Book of the Week: Happier

13 Oct 2014

Happier Continuing my positive psychology binge, I read Happier by Tal Ben-Shahar, the Harvard professor who teaches the happiness class. The book is divided into three parts. The first part is about happiness. The second part is about happiness applied to education, work and relationships. The third part are thoughts about the nature happiness and its place in our lives. I’ll focus on the first part. Hamburger Model hamburger Tal likes food analogies. He mentions the Hamburger Model and Lasagna Principle. In the hamburger model, there are four types of hamburgers.

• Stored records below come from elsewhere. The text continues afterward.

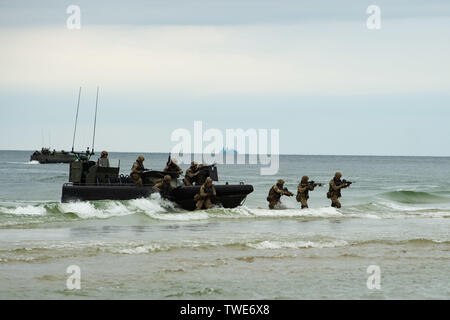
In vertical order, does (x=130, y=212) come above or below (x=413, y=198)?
below

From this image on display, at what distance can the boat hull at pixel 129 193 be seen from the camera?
2392 centimetres

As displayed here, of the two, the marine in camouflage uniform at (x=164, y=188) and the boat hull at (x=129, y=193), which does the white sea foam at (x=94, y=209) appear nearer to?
the boat hull at (x=129, y=193)

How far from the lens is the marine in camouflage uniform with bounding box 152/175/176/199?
2403 centimetres

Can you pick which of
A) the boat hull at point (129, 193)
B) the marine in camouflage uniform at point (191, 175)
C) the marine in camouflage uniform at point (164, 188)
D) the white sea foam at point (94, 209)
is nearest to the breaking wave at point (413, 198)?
the boat hull at point (129, 193)

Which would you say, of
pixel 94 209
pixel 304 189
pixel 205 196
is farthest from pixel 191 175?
pixel 304 189

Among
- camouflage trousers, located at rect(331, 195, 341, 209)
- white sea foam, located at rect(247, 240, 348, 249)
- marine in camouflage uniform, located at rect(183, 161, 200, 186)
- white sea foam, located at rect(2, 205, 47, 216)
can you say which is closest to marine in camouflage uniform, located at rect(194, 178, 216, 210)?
marine in camouflage uniform, located at rect(183, 161, 200, 186)

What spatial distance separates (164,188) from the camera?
2412 cm

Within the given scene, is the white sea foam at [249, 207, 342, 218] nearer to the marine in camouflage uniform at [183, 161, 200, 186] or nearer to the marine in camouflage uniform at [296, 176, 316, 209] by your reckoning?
the marine in camouflage uniform at [296, 176, 316, 209]

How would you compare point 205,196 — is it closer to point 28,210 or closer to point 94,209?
point 94,209

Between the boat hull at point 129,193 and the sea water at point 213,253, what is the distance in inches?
8.9

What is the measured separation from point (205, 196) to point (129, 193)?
2.33 metres

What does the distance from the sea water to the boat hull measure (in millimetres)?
226
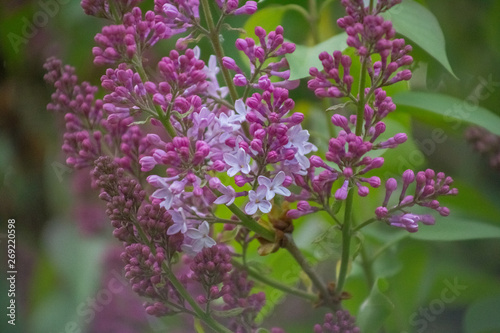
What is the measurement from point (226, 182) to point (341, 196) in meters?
0.18

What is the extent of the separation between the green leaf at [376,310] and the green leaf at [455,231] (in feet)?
0.33

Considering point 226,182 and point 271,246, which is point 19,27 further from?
point 271,246

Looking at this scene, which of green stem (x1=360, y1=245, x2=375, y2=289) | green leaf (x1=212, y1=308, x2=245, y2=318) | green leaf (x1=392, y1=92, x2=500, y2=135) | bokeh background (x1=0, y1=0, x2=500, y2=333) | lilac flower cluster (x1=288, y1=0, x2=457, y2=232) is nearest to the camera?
lilac flower cluster (x1=288, y1=0, x2=457, y2=232)

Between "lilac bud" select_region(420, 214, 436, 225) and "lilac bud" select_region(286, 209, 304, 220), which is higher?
"lilac bud" select_region(286, 209, 304, 220)

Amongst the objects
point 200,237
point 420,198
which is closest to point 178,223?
point 200,237

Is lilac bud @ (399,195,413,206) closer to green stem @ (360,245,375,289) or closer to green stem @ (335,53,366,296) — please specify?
green stem @ (335,53,366,296)

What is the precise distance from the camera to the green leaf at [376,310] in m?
0.70

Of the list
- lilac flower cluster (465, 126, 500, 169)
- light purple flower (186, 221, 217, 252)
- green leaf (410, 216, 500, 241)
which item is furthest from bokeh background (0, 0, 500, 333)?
light purple flower (186, 221, 217, 252)

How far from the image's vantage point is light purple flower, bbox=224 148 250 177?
1.84ft

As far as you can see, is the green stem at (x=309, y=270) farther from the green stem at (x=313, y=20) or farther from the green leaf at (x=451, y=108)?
the green stem at (x=313, y=20)

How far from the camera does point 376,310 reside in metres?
0.71

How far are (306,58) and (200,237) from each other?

Those involved in the rat race are never happy, because they keep sacrificing present benefit for future benefit. The problem is that future benefit is like fusion energy. It is the energy source of the future and always will be. You always think that achieving the next goal will make you happy, but once you achieve it another goal looms on the horizon. You need to be able to enjoy the journey to be happy. Happiness

Happiness is the meaning and the purpose of life, the whole aim and end of human existence - Aristole

Tal defines happiness as “the overall experience of pleasure and meaning”. Pleasure is the present benefit and the future benefit is meaning. Ultimate Currency

When we were still hunters and gatherers, the accumulation of wealth—of food, primarily—would often determine whether we would survive the next drought or the next cold winter. Hoarding became part of our constitution. Today, even those of us whose futures are materially secure still have a tendency to hoard far beyond our needs. The accumulation of wealth is no longer a means toward survival but an end in itself. We no longer accumulate to live; we live to accumulate.

If you keeping asking why people do things, you eventually end up with, because it makes them happy. Money and wealth are only as useful as the amount of happiness they can bring once your basic needs are met. Instead of optimizing wealth, we should be working on things that make us happier. The problem is that wealth is easy to measure, while happiness is not. People are very poor at predicting future emotional states. The book has a lot of tips and exercises. One of the best things to increase happiness is to write about what you are grateful for in a daily journal.